*Source passage*:
The Voice of the Wildcats

The Paw Print

The Voice of the Wildcats

The Paw Print

The Voice of the Wildcats

The Paw Print

Fires Cease Yet Tensions Continue to Rise for Tahoe Landowners

Bay Area residents prepare for the worst as Tahoe residencies standoff with California fires.
Noah Berger
A single pool house stands out amongst a burning backdrop of fire and flames.

While the mass majority of the Lake Tahoe fires have been put under control, Bay Area residents dread returning to see if their vacation properties survived. 

What began in mid-July with a tree falling onto a PG&E powerline, has turned into a 963,276-acre wildfire known as the Dixie Fire, and another 212,907-acre wildfire named the Caldor fire. Combined, both fires have damaged 176 structures, destroyed 2332 residential and commercial buildings, injured five civilians, and even taken one civilian life according to the California government reports. As reports came in that the Dixie and several other wildfires were headed straight for Lake Tahoe, a Red Flag Warning was set in place and evacuations began immediately. Weeks later, National Weather Services gave residents the O.K. to return to South Lake Tahoe City and several other smaller communities. 

For many, news of being able to return comes as a relief. Regardless of size, property value, and overall fame worthiness, fires are indiscriminate in their destruction. While natural disasters in California (especially woodland communities like Woodside) are no uncommon occurrence, the fear of residents not being able to prevent their property from flames, is terrifying.

Thomas Beasley, a Woodside sophomore is one of many Bay Area residents whose family owns property in South Lake Tahoe City

“[Our property is] on a dirt road, so there is a lot of danger, but we have insurance, and hopefully, the firemen can do their job,” Beasley said.

He added that several generational families have bought into the Beasley home, recovery efforts and financial responsibilities will be a logistical nightmare to work out. Though financial struggles may be in mind for some, others remember a more tranquil Tahoe. Cole Forrest, another Bay Area resident, shared his experience.

“I remember, probably my favorite memory from the cabin was everything was covered in like a foot of snow, and there was like a big hill nearby, and I just walked up, I walked up the hill, it was snowing, and I sat down on like a stump. It was the most surreal experience in my entire life. I sat there for probably upwards of an hour and it was really, really, great,” Forrest said.

*Aim 1*:
Answer these questions about the Tahoe fire article, one per line:
(a) What started the fire in mid-July?
(b) How many acres is the Caldor fire?
(c) According to Thomas Beasley, what kind of road is his family's property on?
*Aim 2*: Could you retype the Tahoe fire article word for word, everything from "Bay Area residents prepare" down to "vacation properties survived."?
*Aim 3*: Can you turn the paragraph of the Tahoe fire article that begins "What began in mid-July" into a short bulleted list that keeps its main facts?

*Material provided*:
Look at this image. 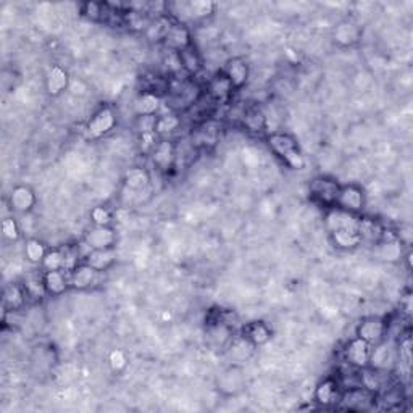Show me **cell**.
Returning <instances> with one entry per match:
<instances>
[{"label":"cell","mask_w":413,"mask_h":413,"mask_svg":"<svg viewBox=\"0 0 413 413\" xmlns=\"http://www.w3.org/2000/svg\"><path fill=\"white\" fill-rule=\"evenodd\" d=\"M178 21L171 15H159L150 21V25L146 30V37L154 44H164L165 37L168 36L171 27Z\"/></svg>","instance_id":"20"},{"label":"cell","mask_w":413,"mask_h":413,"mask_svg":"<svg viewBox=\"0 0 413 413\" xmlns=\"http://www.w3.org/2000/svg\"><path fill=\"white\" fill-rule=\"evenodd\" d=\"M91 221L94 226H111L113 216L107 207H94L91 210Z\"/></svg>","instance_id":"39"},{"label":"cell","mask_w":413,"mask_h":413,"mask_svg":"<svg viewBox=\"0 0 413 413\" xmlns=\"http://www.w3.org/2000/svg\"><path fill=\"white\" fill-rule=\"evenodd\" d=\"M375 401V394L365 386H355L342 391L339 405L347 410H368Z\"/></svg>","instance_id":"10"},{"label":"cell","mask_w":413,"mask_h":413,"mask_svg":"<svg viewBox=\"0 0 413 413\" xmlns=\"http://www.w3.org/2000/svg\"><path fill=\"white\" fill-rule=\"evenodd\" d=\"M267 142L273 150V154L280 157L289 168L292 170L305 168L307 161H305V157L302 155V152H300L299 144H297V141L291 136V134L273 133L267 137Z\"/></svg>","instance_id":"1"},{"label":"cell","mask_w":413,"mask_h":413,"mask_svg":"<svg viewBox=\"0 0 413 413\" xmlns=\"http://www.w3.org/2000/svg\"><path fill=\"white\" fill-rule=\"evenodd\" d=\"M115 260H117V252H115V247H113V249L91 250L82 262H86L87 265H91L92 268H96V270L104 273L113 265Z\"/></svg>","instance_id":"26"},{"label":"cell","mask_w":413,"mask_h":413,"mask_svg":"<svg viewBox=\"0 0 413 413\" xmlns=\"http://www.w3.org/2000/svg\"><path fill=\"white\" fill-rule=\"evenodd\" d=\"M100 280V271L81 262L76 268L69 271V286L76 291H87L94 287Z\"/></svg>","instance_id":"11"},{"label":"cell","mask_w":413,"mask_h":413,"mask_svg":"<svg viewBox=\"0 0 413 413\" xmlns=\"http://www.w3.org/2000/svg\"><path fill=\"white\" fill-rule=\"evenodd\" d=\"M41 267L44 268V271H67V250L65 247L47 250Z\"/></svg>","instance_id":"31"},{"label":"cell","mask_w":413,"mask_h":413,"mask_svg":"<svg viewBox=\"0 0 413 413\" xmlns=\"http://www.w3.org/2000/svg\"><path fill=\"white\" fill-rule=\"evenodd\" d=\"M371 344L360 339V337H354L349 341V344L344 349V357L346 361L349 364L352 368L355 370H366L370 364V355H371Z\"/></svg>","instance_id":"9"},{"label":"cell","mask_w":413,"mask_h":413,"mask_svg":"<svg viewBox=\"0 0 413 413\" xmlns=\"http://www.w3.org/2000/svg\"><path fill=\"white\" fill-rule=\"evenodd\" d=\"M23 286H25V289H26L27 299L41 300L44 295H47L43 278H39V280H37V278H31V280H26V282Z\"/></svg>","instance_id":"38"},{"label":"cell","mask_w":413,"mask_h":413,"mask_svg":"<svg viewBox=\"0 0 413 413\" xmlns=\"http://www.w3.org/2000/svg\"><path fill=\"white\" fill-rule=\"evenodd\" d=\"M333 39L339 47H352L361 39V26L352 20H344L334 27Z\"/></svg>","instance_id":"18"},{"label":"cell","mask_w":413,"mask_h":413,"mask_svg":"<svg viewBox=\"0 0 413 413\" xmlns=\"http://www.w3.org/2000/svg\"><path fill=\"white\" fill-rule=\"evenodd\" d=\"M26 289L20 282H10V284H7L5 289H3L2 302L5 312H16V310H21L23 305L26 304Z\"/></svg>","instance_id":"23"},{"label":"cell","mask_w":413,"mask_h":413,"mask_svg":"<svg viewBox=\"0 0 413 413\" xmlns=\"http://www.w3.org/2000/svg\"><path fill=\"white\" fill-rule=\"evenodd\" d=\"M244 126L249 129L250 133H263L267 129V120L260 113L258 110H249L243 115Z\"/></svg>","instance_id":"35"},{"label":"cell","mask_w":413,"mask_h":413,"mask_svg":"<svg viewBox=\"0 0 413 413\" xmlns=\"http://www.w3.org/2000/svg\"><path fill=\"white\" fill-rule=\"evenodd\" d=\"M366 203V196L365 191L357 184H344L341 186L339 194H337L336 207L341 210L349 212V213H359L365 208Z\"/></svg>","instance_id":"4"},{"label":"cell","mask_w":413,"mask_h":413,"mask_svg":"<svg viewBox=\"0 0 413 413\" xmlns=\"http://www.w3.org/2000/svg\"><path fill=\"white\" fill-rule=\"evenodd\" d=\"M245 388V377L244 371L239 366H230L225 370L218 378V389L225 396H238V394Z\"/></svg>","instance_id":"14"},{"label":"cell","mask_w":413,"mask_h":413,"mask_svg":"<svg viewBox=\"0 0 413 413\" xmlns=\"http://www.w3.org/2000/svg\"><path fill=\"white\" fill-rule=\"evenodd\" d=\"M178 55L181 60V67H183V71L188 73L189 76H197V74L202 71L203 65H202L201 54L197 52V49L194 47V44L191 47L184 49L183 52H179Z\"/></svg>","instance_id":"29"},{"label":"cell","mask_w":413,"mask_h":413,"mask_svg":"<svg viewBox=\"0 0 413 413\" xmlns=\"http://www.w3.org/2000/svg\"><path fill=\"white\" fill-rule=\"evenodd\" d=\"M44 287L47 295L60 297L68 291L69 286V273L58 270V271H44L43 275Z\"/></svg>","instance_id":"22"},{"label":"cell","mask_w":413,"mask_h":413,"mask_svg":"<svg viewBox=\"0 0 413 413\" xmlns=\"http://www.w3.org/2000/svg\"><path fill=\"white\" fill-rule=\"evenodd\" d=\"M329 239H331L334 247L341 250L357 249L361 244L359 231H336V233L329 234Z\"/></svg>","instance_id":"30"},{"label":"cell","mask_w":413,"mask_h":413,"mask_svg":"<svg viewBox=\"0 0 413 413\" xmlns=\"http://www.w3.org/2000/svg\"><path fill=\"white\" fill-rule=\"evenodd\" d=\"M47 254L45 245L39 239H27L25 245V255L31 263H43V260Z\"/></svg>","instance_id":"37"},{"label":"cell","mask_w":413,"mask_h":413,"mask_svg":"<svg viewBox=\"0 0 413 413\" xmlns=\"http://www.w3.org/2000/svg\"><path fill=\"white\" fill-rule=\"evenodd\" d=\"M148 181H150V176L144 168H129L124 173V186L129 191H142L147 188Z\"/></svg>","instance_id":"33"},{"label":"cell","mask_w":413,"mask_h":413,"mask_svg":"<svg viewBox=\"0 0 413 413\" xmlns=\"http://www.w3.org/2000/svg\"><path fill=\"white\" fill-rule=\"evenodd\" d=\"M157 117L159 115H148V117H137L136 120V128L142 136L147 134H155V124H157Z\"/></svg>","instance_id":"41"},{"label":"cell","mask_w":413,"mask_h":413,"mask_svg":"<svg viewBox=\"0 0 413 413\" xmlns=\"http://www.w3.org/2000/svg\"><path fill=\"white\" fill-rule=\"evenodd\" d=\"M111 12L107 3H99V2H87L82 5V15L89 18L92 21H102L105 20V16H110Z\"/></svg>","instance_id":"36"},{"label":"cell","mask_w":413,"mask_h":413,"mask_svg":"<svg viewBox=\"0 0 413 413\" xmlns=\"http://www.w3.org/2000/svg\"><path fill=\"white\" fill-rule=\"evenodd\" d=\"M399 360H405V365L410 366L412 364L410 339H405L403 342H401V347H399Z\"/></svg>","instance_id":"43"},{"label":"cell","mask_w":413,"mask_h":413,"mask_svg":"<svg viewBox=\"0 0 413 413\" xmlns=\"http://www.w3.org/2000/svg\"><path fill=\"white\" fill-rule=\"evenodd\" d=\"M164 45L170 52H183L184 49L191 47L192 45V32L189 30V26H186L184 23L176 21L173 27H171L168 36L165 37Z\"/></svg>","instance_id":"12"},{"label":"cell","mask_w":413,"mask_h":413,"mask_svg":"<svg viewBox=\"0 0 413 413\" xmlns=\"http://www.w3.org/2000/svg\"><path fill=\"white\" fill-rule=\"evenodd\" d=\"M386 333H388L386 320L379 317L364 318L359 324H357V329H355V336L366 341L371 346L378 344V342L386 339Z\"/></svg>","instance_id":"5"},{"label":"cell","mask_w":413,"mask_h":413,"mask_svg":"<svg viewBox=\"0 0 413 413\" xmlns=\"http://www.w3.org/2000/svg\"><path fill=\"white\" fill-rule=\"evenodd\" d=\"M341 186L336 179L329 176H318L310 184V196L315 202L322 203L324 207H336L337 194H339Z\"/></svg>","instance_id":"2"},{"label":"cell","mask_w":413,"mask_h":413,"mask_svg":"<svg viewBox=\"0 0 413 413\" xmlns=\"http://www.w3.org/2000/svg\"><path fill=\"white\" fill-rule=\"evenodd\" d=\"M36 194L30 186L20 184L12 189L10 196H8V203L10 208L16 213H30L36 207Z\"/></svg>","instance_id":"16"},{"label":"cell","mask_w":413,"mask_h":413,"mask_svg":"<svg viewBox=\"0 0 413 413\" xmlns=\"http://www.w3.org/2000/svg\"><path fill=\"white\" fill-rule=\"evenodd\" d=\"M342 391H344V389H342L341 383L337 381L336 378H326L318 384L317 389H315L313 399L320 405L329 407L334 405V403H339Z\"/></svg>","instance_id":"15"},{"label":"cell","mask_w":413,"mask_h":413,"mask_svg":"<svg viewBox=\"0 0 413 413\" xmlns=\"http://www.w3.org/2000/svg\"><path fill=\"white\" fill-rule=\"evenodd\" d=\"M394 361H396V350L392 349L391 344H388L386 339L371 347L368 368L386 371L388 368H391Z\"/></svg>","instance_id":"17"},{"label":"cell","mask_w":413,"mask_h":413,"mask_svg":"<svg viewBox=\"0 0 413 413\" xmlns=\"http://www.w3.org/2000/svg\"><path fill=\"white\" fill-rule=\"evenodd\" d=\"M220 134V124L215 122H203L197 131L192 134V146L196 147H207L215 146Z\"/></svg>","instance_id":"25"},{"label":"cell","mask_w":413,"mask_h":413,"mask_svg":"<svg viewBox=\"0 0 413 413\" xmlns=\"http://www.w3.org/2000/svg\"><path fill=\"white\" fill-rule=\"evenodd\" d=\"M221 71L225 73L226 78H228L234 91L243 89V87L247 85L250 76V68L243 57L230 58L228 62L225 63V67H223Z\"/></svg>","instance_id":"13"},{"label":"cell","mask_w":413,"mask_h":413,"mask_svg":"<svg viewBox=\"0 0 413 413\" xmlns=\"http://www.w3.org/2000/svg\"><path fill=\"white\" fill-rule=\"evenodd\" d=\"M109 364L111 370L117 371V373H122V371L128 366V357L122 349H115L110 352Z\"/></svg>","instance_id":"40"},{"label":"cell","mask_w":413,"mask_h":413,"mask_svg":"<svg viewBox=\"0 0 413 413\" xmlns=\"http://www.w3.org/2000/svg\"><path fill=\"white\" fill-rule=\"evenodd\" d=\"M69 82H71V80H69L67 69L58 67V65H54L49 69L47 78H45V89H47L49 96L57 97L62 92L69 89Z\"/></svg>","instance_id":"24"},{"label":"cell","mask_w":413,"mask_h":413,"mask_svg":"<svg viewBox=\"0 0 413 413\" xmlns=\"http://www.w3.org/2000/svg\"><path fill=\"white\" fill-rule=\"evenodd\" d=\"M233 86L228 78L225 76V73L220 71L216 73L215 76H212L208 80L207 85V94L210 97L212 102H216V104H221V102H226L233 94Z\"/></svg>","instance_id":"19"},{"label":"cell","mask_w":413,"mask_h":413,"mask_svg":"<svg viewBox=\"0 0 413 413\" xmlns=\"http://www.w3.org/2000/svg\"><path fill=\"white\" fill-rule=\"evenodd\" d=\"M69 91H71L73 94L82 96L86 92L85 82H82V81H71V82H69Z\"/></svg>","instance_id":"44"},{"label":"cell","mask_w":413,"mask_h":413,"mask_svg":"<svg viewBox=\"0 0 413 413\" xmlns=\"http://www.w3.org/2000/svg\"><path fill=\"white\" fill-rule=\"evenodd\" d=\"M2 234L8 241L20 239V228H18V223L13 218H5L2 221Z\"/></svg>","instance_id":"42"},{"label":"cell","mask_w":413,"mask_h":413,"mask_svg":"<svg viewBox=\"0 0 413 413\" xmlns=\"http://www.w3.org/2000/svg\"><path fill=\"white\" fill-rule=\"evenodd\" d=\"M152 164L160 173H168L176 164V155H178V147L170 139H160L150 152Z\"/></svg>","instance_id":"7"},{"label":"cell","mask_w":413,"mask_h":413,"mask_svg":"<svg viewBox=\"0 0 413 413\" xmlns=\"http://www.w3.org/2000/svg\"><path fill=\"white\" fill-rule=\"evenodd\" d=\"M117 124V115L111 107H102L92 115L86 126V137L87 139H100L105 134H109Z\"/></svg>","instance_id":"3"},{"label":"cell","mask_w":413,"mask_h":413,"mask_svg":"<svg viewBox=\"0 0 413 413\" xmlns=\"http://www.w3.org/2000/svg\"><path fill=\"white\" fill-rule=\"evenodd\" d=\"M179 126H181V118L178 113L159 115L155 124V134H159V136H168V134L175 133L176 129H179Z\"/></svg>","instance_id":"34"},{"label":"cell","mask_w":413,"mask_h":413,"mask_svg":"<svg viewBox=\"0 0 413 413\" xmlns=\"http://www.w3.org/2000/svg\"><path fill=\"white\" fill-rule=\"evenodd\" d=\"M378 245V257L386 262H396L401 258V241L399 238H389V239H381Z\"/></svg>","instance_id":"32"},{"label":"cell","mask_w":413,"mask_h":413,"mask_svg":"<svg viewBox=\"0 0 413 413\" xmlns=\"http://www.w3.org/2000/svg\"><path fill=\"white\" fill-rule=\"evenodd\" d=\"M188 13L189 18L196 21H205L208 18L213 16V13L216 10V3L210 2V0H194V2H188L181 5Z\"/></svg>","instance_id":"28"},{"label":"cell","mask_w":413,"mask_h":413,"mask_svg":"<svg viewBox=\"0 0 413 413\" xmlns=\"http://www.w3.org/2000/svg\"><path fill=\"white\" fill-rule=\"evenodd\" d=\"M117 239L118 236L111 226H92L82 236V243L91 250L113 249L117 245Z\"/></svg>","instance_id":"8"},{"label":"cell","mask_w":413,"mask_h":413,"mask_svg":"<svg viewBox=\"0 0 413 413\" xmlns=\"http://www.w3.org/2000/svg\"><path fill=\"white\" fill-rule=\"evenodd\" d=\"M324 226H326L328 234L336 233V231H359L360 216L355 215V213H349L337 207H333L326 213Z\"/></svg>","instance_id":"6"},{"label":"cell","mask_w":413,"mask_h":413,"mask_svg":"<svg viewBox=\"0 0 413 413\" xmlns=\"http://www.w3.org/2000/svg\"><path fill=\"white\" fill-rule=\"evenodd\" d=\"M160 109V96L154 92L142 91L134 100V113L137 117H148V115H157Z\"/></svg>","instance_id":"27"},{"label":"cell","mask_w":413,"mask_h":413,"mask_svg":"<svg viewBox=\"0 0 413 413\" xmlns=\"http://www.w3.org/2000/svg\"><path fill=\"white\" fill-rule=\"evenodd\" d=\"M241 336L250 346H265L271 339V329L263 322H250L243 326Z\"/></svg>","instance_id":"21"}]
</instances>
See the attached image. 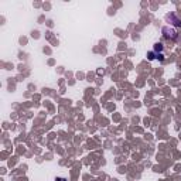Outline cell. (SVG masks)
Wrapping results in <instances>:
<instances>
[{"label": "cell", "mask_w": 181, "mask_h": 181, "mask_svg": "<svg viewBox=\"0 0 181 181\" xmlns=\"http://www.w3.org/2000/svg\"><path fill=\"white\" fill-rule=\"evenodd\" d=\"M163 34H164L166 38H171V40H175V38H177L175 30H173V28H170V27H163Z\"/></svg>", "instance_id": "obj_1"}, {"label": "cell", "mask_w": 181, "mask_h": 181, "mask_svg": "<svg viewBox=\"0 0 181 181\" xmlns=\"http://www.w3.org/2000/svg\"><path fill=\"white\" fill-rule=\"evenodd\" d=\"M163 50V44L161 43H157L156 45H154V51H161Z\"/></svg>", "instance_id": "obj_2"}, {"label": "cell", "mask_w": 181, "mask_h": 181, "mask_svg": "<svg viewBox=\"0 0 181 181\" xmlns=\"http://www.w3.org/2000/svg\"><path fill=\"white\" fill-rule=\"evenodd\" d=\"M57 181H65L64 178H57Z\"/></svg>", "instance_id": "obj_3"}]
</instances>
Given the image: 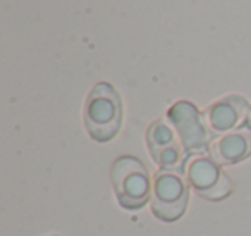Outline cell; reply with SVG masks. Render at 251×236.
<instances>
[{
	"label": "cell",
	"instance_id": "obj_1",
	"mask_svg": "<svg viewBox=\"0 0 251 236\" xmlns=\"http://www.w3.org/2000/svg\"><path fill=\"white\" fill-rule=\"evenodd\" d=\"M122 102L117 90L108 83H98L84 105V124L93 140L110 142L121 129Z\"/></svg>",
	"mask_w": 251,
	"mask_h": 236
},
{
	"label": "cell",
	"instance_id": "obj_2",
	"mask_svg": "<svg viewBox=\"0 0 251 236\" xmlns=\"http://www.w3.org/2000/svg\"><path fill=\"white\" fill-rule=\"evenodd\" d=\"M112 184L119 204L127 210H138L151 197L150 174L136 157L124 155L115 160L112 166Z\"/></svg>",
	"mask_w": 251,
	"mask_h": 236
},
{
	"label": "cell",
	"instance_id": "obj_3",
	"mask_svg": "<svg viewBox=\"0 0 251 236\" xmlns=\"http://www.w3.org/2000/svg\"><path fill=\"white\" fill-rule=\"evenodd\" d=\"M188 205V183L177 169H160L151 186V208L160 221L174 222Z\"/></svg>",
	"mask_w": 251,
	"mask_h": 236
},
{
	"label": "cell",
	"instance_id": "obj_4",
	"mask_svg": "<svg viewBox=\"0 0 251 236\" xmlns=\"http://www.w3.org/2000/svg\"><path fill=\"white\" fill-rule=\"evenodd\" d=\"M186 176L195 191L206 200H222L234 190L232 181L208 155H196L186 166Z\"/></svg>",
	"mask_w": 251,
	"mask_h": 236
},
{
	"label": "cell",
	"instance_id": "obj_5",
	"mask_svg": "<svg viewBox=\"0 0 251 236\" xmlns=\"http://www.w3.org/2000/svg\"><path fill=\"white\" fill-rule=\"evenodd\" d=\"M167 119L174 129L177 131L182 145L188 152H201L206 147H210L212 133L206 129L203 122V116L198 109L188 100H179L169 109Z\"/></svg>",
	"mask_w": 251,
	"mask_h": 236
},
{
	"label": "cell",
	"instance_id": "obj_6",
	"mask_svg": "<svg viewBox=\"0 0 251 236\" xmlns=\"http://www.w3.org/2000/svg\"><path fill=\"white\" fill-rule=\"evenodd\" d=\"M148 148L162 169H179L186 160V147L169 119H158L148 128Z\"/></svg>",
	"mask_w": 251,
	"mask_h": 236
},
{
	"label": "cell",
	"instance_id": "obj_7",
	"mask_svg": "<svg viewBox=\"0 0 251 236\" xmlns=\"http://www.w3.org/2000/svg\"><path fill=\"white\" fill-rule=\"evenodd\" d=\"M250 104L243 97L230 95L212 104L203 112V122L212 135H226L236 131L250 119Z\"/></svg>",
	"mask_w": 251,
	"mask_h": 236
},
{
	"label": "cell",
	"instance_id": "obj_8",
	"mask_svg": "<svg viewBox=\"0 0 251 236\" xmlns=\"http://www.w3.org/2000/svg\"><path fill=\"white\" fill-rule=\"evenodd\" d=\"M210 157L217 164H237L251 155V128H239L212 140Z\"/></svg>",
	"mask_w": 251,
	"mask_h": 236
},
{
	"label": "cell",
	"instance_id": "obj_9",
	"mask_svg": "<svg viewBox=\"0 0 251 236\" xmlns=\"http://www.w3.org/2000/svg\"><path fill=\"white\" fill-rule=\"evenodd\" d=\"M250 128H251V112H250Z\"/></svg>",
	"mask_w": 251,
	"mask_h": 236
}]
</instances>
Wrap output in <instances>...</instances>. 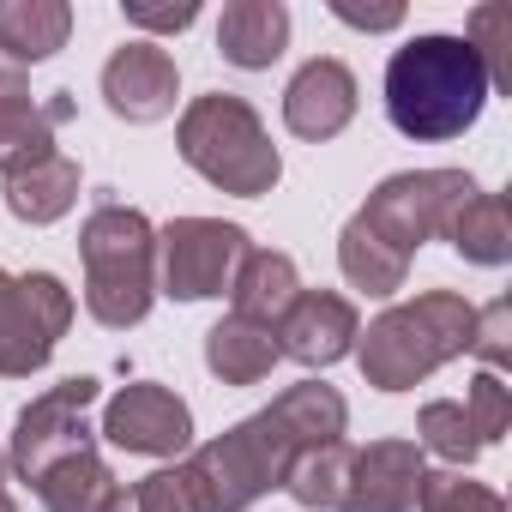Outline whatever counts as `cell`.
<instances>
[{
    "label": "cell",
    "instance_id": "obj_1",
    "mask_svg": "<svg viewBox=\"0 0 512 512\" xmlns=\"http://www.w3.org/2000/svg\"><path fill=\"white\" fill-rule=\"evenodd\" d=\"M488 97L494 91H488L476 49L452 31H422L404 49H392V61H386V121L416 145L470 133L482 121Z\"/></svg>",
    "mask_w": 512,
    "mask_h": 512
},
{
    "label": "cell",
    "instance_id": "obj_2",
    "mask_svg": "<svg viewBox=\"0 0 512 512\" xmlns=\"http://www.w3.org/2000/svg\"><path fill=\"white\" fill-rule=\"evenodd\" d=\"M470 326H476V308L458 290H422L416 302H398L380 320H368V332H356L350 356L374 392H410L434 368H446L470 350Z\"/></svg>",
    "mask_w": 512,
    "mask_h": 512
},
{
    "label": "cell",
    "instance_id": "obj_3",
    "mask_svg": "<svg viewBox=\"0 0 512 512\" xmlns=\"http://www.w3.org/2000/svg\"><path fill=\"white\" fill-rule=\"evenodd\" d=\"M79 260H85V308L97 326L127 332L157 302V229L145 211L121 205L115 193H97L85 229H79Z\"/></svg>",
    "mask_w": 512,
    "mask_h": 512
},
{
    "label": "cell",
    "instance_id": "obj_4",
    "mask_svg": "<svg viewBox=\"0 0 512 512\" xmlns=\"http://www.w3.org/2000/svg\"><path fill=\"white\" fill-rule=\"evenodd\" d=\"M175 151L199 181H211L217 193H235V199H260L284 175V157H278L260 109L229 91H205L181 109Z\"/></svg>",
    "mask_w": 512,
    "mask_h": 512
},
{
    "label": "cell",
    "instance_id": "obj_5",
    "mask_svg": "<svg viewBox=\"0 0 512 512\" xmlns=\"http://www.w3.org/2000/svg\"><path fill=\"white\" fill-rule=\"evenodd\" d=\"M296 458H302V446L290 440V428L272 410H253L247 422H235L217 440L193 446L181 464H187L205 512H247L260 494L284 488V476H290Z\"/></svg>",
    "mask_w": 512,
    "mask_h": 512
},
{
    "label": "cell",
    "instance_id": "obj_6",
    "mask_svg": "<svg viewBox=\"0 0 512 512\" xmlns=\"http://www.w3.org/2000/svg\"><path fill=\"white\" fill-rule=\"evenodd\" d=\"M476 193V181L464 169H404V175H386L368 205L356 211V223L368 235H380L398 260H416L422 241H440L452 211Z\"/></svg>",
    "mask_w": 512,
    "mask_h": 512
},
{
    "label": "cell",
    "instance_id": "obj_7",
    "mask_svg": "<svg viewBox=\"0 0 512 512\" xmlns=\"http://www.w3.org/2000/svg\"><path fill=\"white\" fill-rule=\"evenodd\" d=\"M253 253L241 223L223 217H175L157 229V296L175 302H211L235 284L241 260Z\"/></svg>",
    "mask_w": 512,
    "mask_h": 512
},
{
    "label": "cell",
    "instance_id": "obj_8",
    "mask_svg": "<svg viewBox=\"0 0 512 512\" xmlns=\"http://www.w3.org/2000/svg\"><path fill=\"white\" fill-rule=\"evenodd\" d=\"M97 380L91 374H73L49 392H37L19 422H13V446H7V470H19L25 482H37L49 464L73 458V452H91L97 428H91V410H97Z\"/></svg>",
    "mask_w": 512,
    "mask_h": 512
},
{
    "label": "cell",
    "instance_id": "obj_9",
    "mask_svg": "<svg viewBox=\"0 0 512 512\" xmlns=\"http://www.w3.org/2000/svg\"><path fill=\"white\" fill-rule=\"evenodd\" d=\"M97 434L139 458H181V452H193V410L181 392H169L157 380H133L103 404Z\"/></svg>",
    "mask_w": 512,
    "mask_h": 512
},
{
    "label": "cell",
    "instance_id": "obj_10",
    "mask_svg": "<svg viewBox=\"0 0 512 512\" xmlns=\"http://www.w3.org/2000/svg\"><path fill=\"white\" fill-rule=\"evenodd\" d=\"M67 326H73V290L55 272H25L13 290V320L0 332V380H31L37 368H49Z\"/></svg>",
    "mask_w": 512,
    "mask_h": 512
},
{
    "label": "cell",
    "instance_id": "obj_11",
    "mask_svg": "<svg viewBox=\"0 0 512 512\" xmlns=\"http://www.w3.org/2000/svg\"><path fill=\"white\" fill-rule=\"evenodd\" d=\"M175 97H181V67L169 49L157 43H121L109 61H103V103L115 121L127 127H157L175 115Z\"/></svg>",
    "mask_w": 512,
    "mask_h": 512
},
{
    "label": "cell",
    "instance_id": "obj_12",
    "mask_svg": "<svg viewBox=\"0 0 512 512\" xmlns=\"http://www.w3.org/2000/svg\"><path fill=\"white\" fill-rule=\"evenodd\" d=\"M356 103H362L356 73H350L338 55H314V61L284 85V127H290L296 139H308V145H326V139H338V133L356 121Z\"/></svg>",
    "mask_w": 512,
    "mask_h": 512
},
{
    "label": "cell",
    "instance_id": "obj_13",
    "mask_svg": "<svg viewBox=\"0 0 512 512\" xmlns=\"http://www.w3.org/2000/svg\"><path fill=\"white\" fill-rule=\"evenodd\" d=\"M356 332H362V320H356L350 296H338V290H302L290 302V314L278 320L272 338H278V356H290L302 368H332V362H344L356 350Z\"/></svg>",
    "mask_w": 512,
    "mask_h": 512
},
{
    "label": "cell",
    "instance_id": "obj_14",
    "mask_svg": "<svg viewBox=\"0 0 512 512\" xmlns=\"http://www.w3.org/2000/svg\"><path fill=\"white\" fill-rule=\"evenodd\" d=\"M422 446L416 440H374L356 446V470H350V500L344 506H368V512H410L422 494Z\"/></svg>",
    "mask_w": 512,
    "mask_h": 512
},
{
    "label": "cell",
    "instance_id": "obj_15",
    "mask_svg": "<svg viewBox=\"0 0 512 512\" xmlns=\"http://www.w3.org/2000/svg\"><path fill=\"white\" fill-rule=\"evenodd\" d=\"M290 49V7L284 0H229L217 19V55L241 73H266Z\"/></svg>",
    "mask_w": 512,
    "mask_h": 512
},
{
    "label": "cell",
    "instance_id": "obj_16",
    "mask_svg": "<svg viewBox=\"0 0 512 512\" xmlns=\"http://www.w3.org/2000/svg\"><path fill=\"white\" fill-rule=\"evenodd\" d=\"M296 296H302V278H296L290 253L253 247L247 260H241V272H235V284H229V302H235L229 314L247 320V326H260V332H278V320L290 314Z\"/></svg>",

*Exercise output 1*:
(a) A tree falling onto a PG&E powerline.
(b) 212,907 acres.
(c) A dirt road.

*Exercise output 2*:
Bay Area residents prepare for the worst as Tahoe residencies standoff with California fires.
Noah Berger
A single pool house stands out amongst a burning backdrop of fire and flames.

While the mass majority of the Lake Tahoe fires have been put under control, Bay Area residents dread returning to see if their vacation properties survived.

*Exercise output 3*:
- In mid-July, a tree fell onto a PG&E powerline.
- This led to the 963,276-acre Dixie Fire and the 212,907-acre Caldor fire.
- California government reports say the two fires together damaged 176 structures, destroyed 2332 residential and commercial buildings, injured five civilians and killed one civilian.
- When reports showed the Dixie and several other wildfires heading for Lake Tahoe, a Red Flag Warning was issued and evacuations began immediately.
- Weeks later, National Weather Services cleared residents to return to South Lake Tahoe City and several smaller communities.